What is Aquapheresis? Aquapheresis Medical Definition
Aquapheresis is a technology that assists in removing excess salt and water from the body. It is commonly used in patients suffering from fluid overload. The aim of the treatment is to remove the excess salt and water in an attempt to maintain a proper euvolemia. Aquapheresis is most commonly used to treat a condition called fluid overload or hypervolemia.
Why is Aquapheresis Necessary?
Patients can develop a condition called “fluid overload” due to heart failure (CHF), various kidney diseases, liver cirrhosis, or hypertension. Fluid overload can also be experienced after certain surgeries. As a cardiac nurse, I’ve seen fluid overload often in my heart failure patients.

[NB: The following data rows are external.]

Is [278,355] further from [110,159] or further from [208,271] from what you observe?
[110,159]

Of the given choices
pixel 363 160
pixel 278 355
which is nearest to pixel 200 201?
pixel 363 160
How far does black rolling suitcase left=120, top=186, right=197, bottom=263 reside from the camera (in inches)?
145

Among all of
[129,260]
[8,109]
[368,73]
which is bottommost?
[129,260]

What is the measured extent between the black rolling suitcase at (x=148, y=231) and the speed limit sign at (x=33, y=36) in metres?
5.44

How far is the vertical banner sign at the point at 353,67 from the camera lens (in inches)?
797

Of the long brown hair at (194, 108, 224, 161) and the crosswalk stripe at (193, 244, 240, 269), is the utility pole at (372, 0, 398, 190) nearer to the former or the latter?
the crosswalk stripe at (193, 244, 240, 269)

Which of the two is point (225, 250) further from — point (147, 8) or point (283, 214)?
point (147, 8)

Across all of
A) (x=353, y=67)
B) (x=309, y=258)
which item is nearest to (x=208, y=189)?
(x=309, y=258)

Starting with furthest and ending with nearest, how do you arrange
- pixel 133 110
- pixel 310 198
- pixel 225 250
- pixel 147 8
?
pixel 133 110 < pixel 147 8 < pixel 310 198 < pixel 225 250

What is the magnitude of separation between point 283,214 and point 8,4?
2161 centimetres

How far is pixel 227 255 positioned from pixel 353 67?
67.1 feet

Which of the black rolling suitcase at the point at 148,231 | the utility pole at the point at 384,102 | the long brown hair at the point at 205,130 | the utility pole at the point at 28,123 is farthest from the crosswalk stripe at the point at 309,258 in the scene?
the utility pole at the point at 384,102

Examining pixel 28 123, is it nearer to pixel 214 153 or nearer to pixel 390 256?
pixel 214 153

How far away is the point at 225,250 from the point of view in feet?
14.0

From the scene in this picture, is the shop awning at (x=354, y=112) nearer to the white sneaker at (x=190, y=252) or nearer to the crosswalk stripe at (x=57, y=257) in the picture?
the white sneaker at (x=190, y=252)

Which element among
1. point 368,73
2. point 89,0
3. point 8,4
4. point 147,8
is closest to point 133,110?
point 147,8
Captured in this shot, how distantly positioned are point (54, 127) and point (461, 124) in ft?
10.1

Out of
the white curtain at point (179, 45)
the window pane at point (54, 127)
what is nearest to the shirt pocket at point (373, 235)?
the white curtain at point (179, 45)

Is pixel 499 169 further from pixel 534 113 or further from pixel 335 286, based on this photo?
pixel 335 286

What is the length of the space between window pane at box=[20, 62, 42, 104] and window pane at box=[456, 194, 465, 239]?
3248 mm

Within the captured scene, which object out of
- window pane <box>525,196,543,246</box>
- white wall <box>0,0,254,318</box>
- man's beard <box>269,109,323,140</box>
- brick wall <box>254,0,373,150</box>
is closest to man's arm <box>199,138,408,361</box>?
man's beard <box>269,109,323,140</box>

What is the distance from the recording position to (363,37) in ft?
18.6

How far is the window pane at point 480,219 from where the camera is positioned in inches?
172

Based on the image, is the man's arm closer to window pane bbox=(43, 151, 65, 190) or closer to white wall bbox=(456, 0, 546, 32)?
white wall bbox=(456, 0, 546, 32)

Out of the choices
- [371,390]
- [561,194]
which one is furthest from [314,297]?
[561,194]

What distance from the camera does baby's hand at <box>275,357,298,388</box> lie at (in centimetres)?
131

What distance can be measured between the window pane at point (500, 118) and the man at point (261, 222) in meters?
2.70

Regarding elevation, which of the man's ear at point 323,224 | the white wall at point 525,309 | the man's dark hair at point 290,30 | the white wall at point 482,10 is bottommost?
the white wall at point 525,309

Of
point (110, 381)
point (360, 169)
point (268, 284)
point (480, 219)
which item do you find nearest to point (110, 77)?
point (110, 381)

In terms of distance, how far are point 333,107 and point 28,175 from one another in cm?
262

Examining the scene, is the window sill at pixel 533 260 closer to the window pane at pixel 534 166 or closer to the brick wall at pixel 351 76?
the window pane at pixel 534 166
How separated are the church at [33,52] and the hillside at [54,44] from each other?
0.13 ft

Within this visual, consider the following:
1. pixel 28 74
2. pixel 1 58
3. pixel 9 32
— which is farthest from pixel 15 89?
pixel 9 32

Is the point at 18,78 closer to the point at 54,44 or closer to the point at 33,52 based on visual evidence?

When this fluid overload occurs, swelling is often present. Swelling can become severe in some cases, leaving the patient with extreme discomfort, pain, or other health risks. Sometimes, this fluid can affect the lungs and cause breathing difficulties. The swelling can present in any location, but is most often found in the extremeties (arms/legs), and abdomen region.
Aquapheresis is an alternative treatment for patients who don’t see results from other treatments from diuretics such as Lasix.
How Does Aquapheresis Work?
Aquapheresis works by passing the body’s fluids through a specialized filtration system that separates the blood from the excess salt and water. The blood is only outside of the body a short time (often less than one minute) before it is returned to the patient.
Because the blood can coagulate, anti-coagulation therapy is often used with aquapheresis to prevent blood clots during ultrafiltration filterering process. Patients may be placed on Herapid drips to aid in this process. Once the Heparin therapy is initiated, the patient’s PTT (partial thromboplastin time) levels will be monitored closely per hospital protocol to prevent excessive anti-coagulation.
If a patient is allergic to Heparin or has a condition known as Heparin-induced Thrombocytopenia (HIT), an alternative intravenous anti-coagulate may be used, such as Argatroban.
My Personal Experience with Aquapheresis
I think this is an interesting treatment. I’ve seen 11 liters of fluid removed from a patient after only two days of treatment. The patient looked remarkably better after the treatment, which is amazing considering diuretics don’t seem to be nearly as effective in reducing fluid overload.
I think this is going to become a more standardized treatment over time, and will gain more exposure in hospitals. It may one day be as common as a kidney failure patient getting a dialysis. I can see patients one day checking in every month or so to get their excess fluid removed.